-- TASK TO COMPLETE --
Translate this sentence from the grow forum thread below into Spanish: "The first picture is of all the plants together and the last picture is of the dying plant that is actually starting to turn around."

>> start SUPPLIED PASSAGE

The plants are about a week away from flowering and they look amazing. Everyday their is significant grow its crazy. 1 out of the 7 plants isnt going to make it . I dont know whats wrong with it but its about dead so I think im gonna toss it. Pics were taken Wednesday afternoon before watering.


----------



## widowmaker (Apr 17, 2008)

Looking good WW,  look really healthy


----------



## SmknWhiteWidow (Apr 19, 2008)

we need to ditch the dodus plant... that thing is F'd


----------



## bombbudpuffa (Apr 19, 2008)

Beautiful garden you have there.


----------



## Kupunakane (Apr 19, 2008)

Yo Ho whiteewiddoww,
 Nice looking Harem you got started there. How tall and bushy will you grow them really. They are capable of greater yield if you hold out a bit longer.
Just my $0.02

smoke in peace
KingKahuuna


----------



## 420MrStoner420 (Apr 19, 2008)

Nice WW. They look healthy except for that 1. But seems like there is always an alpha female in there. Big leaves and such. A Queen. Well looks good and remember no neglect. GL bud.


----------



## SmknWhiteWidow (Apr 22, 2008)

These plants are getting huge. Were gonna start flowering in a little over two weeks. Hopefully we will get some nice yields from these pineapple plants. Were germinating 5 Red Diesel and 5 Dutch Passion Orange Bud seeds right now. The first picture is of all the plants together and the last picture is of the dying plant that is actually starting to turn around. Hopefully it pulls through. We started using veg nutes today and they smell amazing. Enjoy!!!


----------



## SmknWhiteWidow (Apr 23, 2008)

the 5 red diesel plants popped today so we're puttin them in soil tonight and ill try to get pictures up in a few days with the updated grow room


----------



## Ekoostik_Hookah (Apr 30, 2008)

UGH!! you guys are my BOOOYS!!!
*EDIT*rockin it up......

 when are you seeing Hookah this year dude, im going to see hoookah a ton, so we must blaze brooha!! 

HOOOOooooOOOOKAH


----------



## SmknWhiteWidow (Apr 30, 2008)

i want to try to make it to spring hookahville but its right before my finals. i'm for sure goin to the show at the centennial terrace quarry and may go to one at nelsons. dono if i'll have the time. oh and you should check out sweeney with his local band too. they play at small bars around columbus and its tight to see a different side of him, my art ed teacher plays with him its hilarious. anyways... toke it


----------



## Tater (May 1, 2008)

Nice grow man and good luck.


----------



## SmknWhiteWidow (May 2, 2008)

So were gonna start flowering the Pineapples tonight. We have a total of 17 plants...7 Pineapple Skunk, 5 Red Diesel and 5 Dutch Passion Orange Bud. The red diesel and the dutch passion orange bud are 8 days old. I plan on putting the orange bud seeds outside within the next few weeks. Im also gonna clone the pineapple and hopefully get some of those outside too. Here are some pics for your enjoyment!!!!!


----------



## lorenzo (May 6, 2008)

Very nice!


----------



## SmknWhiteWidow (May 13, 2008)

>> end SUPPLIED PASSAGE
>> start DATA EXTRACT

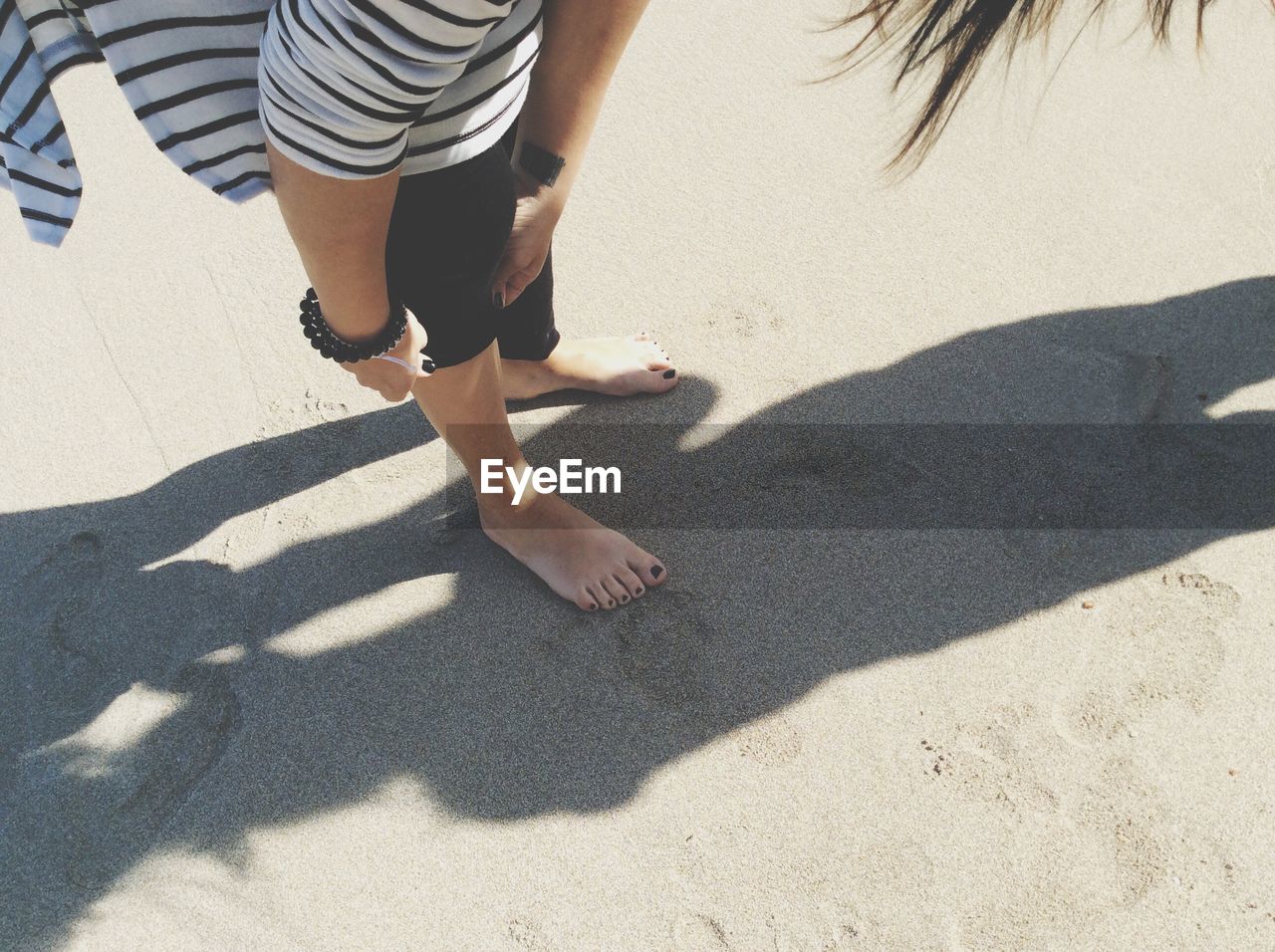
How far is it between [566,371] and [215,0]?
1.13m

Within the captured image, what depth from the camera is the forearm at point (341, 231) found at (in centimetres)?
93

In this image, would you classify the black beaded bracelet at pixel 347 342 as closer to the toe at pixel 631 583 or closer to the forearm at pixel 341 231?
the forearm at pixel 341 231

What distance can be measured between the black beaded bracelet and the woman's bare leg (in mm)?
353

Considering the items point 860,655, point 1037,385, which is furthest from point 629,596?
point 1037,385

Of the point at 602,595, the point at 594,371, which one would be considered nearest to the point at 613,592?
the point at 602,595

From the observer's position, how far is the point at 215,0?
2.95 ft

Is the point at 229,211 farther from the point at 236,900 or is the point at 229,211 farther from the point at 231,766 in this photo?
the point at 236,900

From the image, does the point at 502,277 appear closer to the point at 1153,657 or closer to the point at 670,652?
the point at 670,652

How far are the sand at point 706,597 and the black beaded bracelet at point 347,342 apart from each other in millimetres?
653

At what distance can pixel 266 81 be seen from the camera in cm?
86

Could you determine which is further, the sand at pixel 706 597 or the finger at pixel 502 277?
the sand at pixel 706 597

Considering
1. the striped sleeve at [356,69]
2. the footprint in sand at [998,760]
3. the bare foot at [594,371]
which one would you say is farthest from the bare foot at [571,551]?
the striped sleeve at [356,69]

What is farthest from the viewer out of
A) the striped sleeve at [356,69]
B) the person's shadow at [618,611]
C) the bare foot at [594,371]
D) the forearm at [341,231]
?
the bare foot at [594,371]

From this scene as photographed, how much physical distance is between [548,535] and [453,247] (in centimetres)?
70
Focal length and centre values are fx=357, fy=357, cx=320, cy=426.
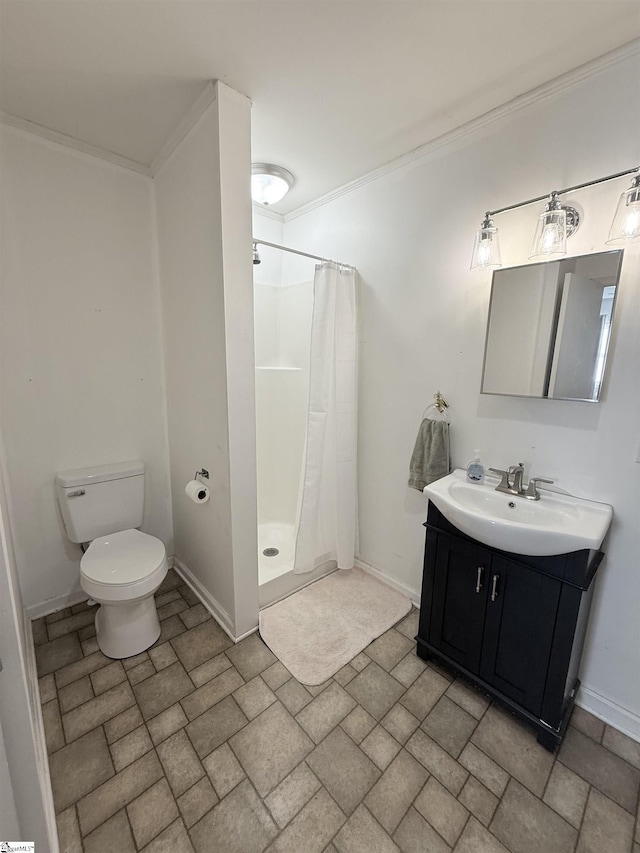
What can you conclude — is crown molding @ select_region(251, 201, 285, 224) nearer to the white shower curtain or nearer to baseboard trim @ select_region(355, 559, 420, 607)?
the white shower curtain

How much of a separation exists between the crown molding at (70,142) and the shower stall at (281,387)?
0.84 m

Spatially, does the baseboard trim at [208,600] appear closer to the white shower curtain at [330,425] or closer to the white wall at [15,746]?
the white shower curtain at [330,425]

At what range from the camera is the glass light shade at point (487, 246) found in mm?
1499

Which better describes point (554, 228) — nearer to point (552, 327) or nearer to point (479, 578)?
point (552, 327)

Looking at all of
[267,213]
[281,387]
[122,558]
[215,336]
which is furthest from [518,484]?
[267,213]

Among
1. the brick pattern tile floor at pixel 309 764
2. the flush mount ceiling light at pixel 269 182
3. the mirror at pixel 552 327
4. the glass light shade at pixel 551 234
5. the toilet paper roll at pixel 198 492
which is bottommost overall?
the brick pattern tile floor at pixel 309 764

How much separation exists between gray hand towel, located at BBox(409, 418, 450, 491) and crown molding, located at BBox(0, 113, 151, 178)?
2084mm

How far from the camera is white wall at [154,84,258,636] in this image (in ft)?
4.83

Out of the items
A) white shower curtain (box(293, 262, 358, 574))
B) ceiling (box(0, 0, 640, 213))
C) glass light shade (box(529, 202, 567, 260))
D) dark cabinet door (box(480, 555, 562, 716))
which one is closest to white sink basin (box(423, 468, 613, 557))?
dark cabinet door (box(480, 555, 562, 716))

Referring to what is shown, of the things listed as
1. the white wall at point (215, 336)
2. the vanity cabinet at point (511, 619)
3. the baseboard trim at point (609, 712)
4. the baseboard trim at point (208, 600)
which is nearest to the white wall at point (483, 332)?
the baseboard trim at point (609, 712)

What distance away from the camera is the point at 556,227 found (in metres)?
1.33

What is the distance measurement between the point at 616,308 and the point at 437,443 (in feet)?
2.82

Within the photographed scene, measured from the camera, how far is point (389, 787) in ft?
3.97

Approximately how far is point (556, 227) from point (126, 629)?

>> end DATA EXTRACT

-- SOLUTION TO THIS PROBLEM --
La primera foto es de todas las plantas juntas y la última foto es de la planta moribunda que en realidad está empezando a recuperarse.